Prompt: Reproduce every line of the data, exactly and without its pictures.

Scraped caption text data:
=== Section Start ===
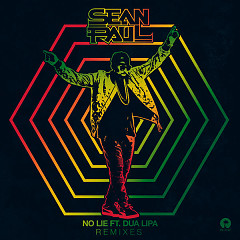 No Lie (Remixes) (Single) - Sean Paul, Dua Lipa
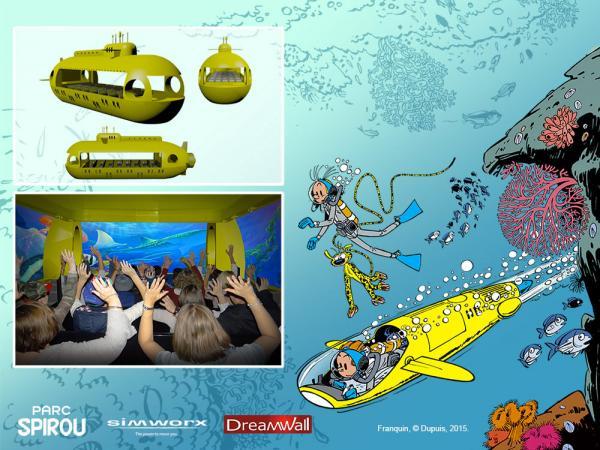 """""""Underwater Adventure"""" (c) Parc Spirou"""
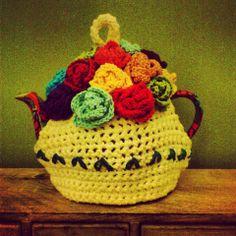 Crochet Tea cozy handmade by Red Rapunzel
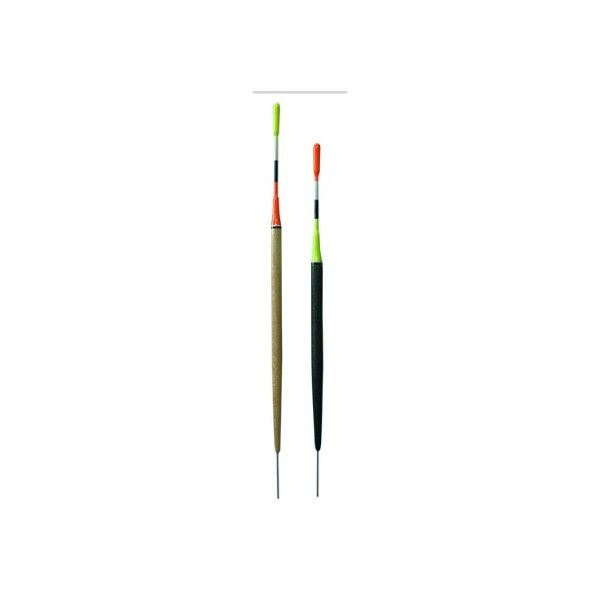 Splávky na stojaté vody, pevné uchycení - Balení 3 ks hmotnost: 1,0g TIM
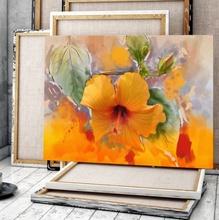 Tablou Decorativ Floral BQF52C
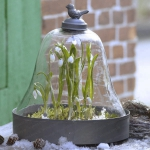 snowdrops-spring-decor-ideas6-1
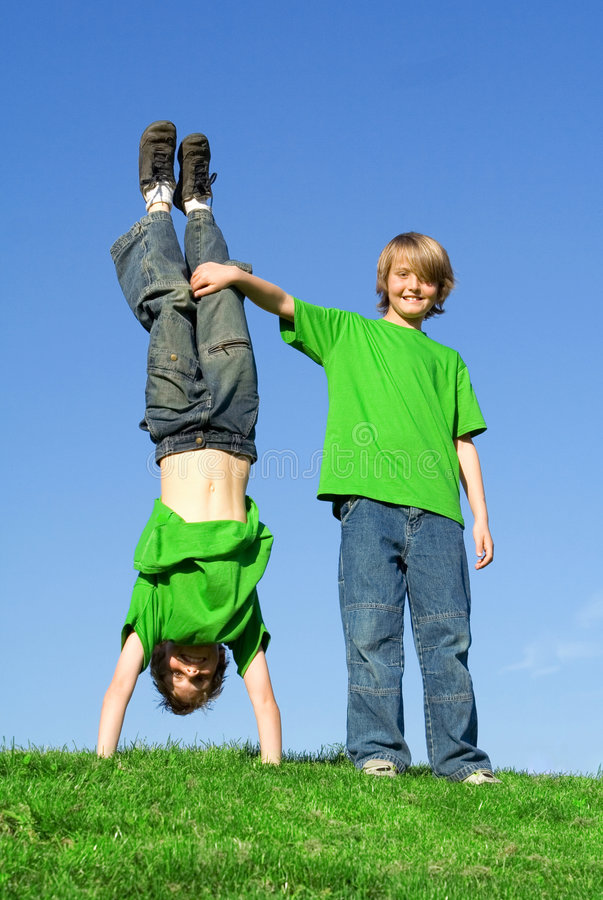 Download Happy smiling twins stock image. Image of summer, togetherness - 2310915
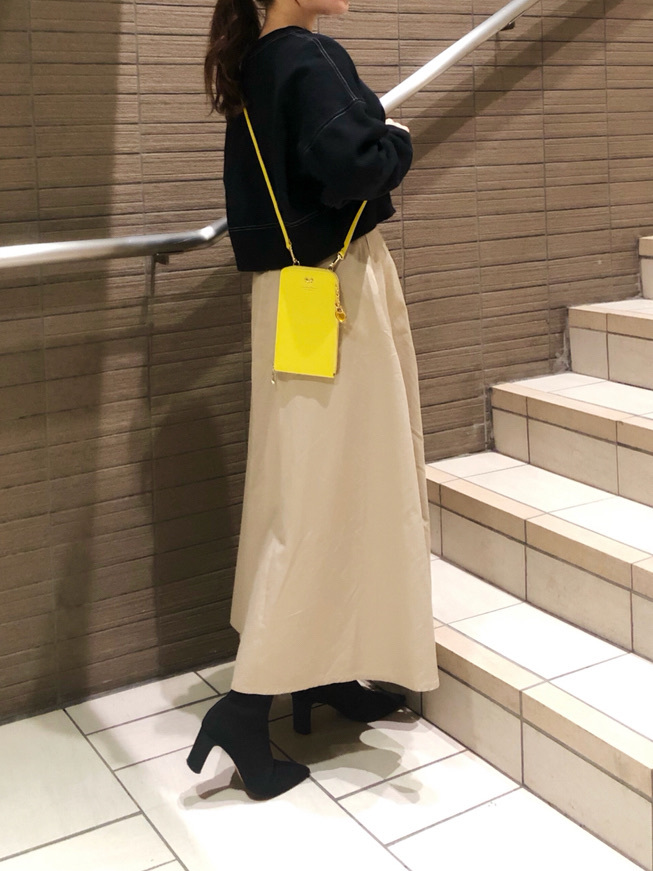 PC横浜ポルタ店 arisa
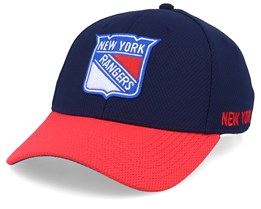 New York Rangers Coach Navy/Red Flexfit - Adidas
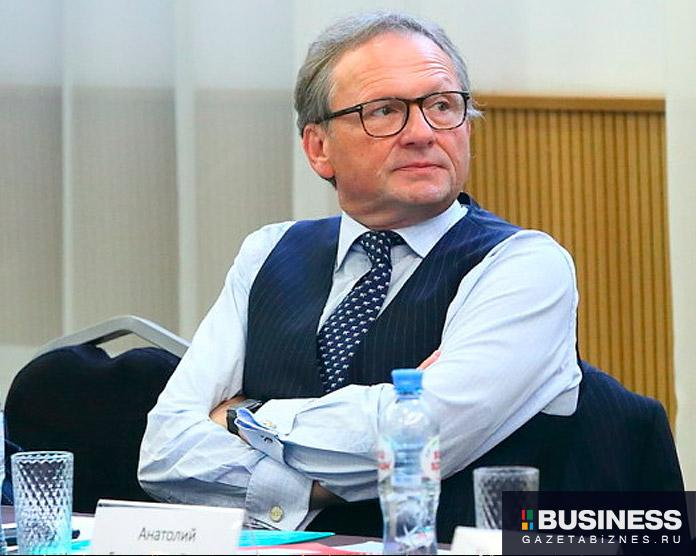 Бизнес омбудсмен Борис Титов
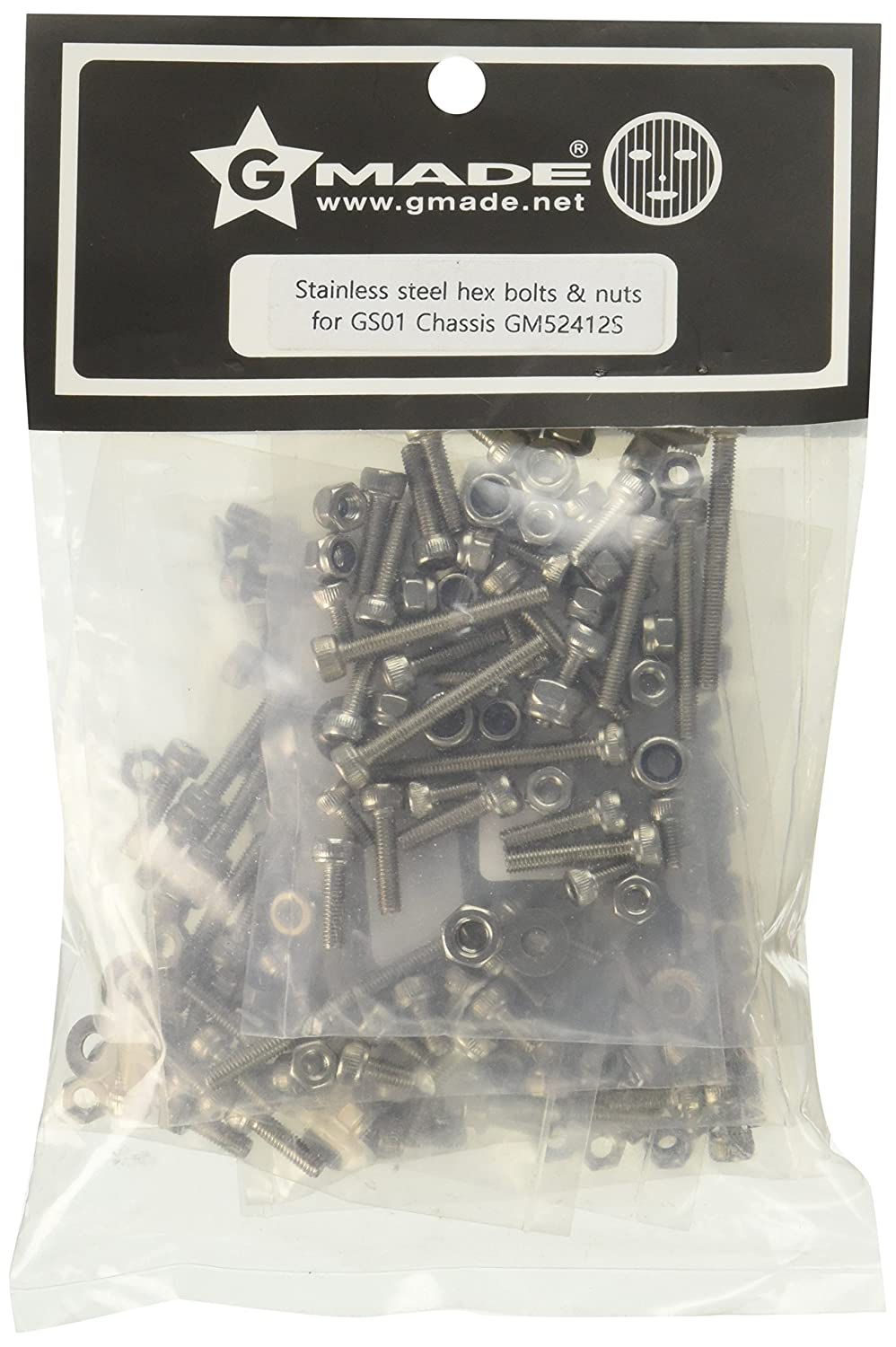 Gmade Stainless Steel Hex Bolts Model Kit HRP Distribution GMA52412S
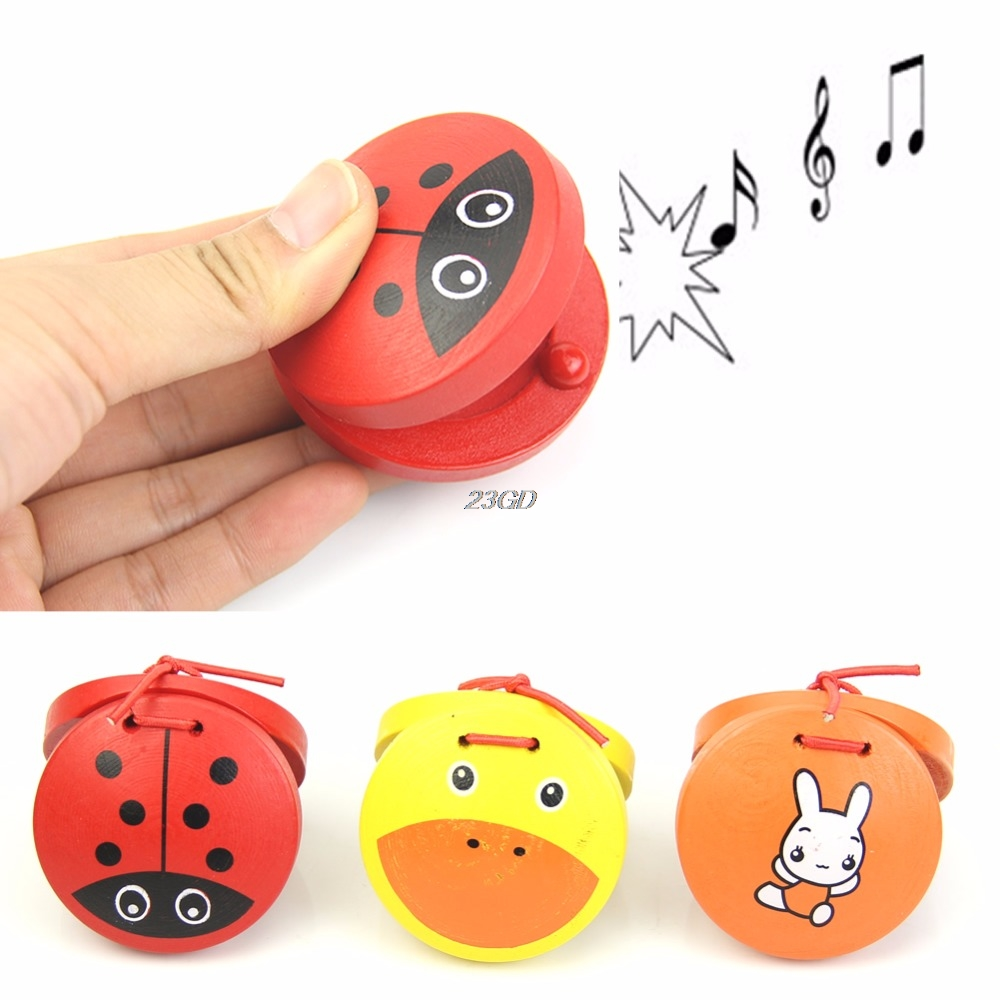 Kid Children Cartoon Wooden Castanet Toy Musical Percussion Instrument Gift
=== Section End ===
Response:
 No Lie (Remixes) (Single) - Sean Paul, Dua Lipa
 """""""Underwater Adventure"""" (c) Parc Spirou"""
 Crochet Tea cozy handmade by Red Rapunzel
 Splávky na stojaté vody, pevné uchycení - Balení 3 ks hmotnost: 1,0g TIM
 Tablou Decorativ Floral BQF52C
 snowdrops-spring-decor-ideas6-1
 Download Happy smiling twins stock image. Image of summer, togetherness - 2310915
 PC横浜ポルタ店 arisa
 New York Rangers Coach Navy/Red Flexfit - Adidas
 Бизнес омбудсмен Борис Титов
 Gmade Stainless Steel Hex Bolts Model Kit HRP Distribution GMA52412S
 Kid Children Cartoon Wooden Castanet Toy Musical Percussion Instrument Gift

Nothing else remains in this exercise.